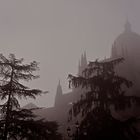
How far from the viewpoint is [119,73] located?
52219 mm

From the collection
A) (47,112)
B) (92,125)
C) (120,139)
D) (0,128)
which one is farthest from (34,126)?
(47,112)

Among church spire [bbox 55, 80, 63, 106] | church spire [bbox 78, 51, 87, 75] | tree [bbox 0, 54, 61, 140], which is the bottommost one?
tree [bbox 0, 54, 61, 140]

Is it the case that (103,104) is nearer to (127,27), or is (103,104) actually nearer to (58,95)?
(58,95)

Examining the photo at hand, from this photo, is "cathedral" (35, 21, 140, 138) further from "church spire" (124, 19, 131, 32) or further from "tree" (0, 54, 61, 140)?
"tree" (0, 54, 61, 140)

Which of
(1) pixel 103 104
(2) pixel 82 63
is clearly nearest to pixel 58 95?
(2) pixel 82 63

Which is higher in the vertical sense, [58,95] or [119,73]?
[119,73]

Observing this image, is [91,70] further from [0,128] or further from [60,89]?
[60,89]

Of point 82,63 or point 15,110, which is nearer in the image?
point 15,110

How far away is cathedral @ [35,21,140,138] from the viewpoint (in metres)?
52.5

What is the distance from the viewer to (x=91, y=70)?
61.1 ft

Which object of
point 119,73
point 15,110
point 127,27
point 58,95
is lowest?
point 15,110

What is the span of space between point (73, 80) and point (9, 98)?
5.16 m

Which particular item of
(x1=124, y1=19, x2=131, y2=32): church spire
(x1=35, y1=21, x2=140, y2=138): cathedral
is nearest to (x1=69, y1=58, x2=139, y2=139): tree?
(x1=35, y1=21, x2=140, y2=138): cathedral

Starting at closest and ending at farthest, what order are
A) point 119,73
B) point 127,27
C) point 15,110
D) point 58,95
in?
point 15,110
point 119,73
point 58,95
point 127,27
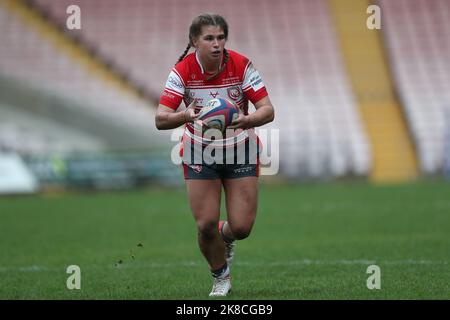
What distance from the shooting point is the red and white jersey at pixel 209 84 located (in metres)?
7.40

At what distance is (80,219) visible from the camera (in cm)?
1553

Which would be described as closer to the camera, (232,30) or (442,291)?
(442,291)

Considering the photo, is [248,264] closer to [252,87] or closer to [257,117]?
[252,87]

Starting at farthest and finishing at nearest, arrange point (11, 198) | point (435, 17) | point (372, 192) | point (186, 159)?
point (435, 17) < point (11, 198) < point (372, 192) < point (186, 159)

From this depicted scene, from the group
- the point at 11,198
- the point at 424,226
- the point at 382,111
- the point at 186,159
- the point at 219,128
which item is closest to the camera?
the point at 219,128

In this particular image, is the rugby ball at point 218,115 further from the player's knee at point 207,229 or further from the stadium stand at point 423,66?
the stadium stand at point 423,66

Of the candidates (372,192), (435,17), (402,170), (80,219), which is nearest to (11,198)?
(80,219)

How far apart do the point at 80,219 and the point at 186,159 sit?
8280 millimetres

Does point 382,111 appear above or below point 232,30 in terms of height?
below

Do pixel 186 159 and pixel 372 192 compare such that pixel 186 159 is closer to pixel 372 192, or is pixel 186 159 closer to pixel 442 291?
pixel 442 291

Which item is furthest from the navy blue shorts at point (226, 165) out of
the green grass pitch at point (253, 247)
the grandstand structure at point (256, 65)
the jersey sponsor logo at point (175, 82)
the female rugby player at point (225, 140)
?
the grandstand structure at point (256, 65)

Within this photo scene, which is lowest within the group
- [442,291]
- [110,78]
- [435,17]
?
[442,291]

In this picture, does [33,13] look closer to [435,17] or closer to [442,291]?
[435,17]

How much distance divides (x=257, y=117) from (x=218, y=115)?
357 millimetres
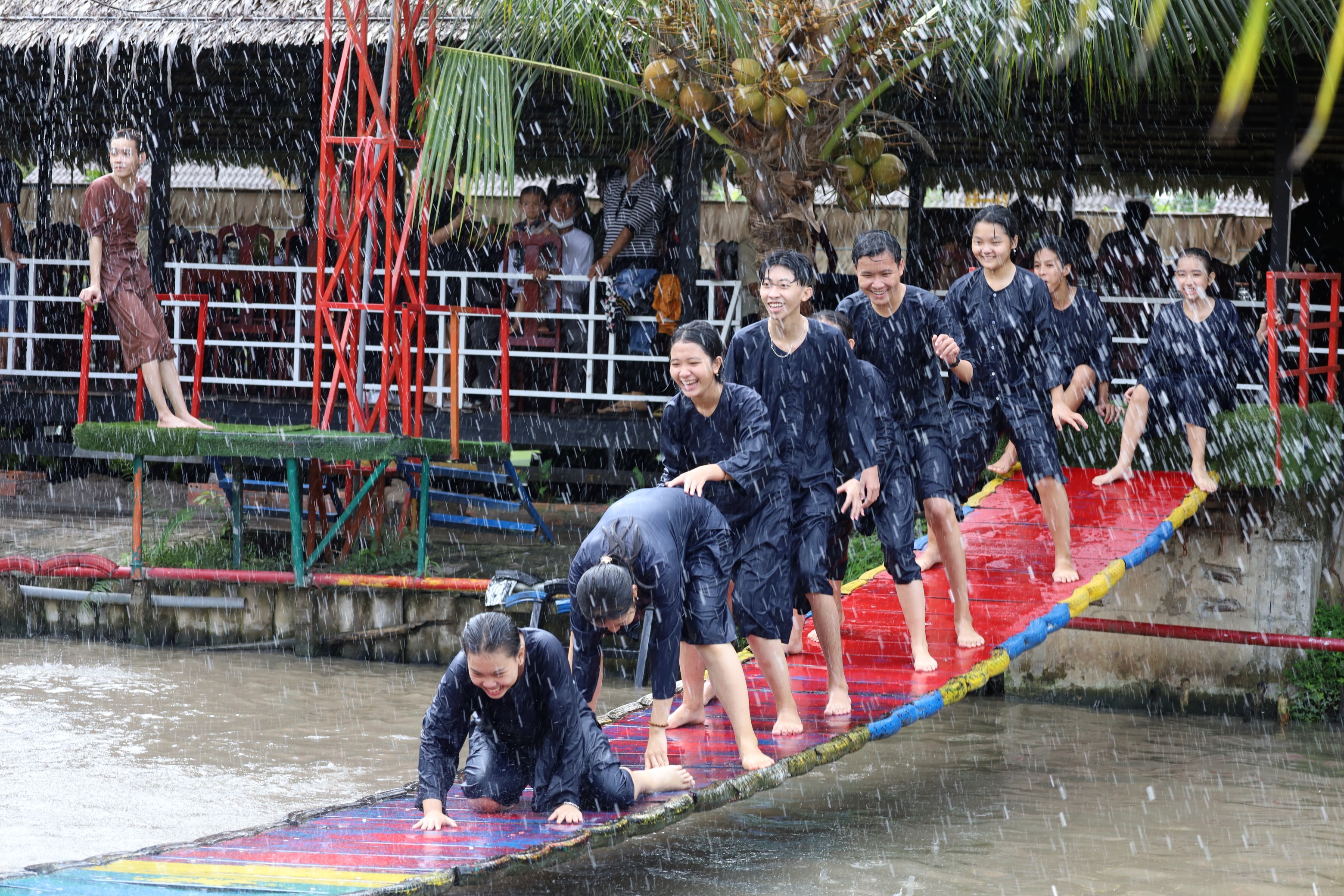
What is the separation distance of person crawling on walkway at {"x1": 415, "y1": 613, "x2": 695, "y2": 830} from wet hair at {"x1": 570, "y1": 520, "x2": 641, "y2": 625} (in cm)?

--- Directive ---
Repeat every item above word for word, and leave the pictures out of your answer.

--- Exercise response ---
How far from the viewpoint is [119,73] located?
52219 mm

From the collection
A) (47,112)
B) (92,125)
C) (120,139)
D) (0,128)
which one is farthest from (34,126)?
(47,112)

Among church spire [bbox 55, 80, 63, 106] | church spire [bbox 78, 51, 87, 75] | tree [bbox 0, 54, 61, 140], which is the bottommost one?
tree [bbox 0, 54, 61, 140]

Is it the case that (103,104) is nearer to (127,27), or is (103,104) actually nearer to (58,95)?
(58,95)

Examining the photo at hand, from this photo, is "cathedral" (35, 21, 140, 138) further from "church spire" (124, 19, 131, 32) or further from "tree" (0, 54, 61, 140)?
"tree" (0, 54, 61, 140)

Which of
(1) pixel 103 104
(2) pixel 82 63
is clearly nearest to pixel 58 95?
(2) pixel 82 63

Which is higher in the vertical sense, [58,95] or [119,73]?
[119,73]

Observing this image, is [91,70] further from [0,128] or further from [60,89]?
[60,89]

Of point 82,63 or point 15,110, which is nearer in the image?
point 15,110

How far away is cathedral @ [35,21,140,138] from the viewpoint (in metres)?
52.5

What is the distance from the viewer to (x=91, y=70)?
61.1 ft

Which object of
point 119,73
point 15,110
point 127,27
point 58,95
is lowest?
point 15,110

What is the span of space between point (73, 80) and point (9, 98)?
5.16 m

Which particular item of
(x1=124, y1=19, x2=131, y2=32): church spire
(x1=35, y1=21, x2=140, y2=138): cathedral
is nearest to (x1=69, y1=58, x2=139, y2=139): tree?
(x1=35, y1=21, x2=140, y2=138): cathedral

Starting at closest and ending at farthest, what order are
A) point 119,73
B) point 127,27
C) point 15,110
D) point 58,95
in?
point 15,110
point 119,73
point 58,95
point 127,27
What distance from the shooting point is the red and white jersey at pixel 209 84 located (in metres)?
7.40

At what distance is (80,219) visible from the camera (in cm)?
1553

Which would be described as closer to the camera, (232,30) or (442,291)?
(442,291)

Considering the photo, is [248,264] closer to [252,87] or closer to [257,117]?
[252,87]

Starting at farthest and finishing at nearest, arrange point (11, 198) | point (435, 17) | point (372, 192) | point (186, 159)?
point (435, 17) < point (11, 198) < point (372, 192) < point (186, 159)

From this depicted scene, from the group
- the point at 11,198
- the point at 424,226
- the point at 382,111
- the point at 186,159
- the point at 219,128
which item is closest to the camera?
the point at 219,128

In this particular image, is the rugby ball at point 218,115 further from the player's knee at point 207,229 or further from the stadium stand at point 423,66?
the stadium stand at point 423,66

Of the candidates (372,192), (435,17), (402,170), (80,219), which is nearest to (11,198)?
(80,219)

How far apart do the point at 80,219 and the point at 186,159 sit?
8280 millimetres

Does point 382,111 appear above or below point 232,30 in terms of height?
below

Do pixel 186 159 and pixel 372 192 compare such that pixel 186 159 is closer to pixel 372 192, or is pixel 186 159 closer to pixel 442 291?
pixel 442 291

Which item is furthest from the navy blue shorts at point (226, 165) out of
the green grass pitch at point (253, 247)
the grandstand structure at point (256, 65)
the jersey sponsor logo at point (175, 82)
the female rugby player at point (225, 140)
?
the grandstand structure at point (256, 65)

Within this photo scene, which is lowest within the group
- [442,291]
- [110,78]
- [435,17]
?
[442,291]

In this picture, does [33,13] look closer to [435,17] or closer to [442,291]?
[435,17]

How much distance divides (x=257, y=117) from (x=218, y=115)?
357 millimetres
What is the separation distance of person crawling on walkway at {"x1": 415, "y1": 613, "x2": 695, "y2": 830} from wet hair at {"x1": 570, "y1": 520, "x2": 641, "y2": 625} (in cm)?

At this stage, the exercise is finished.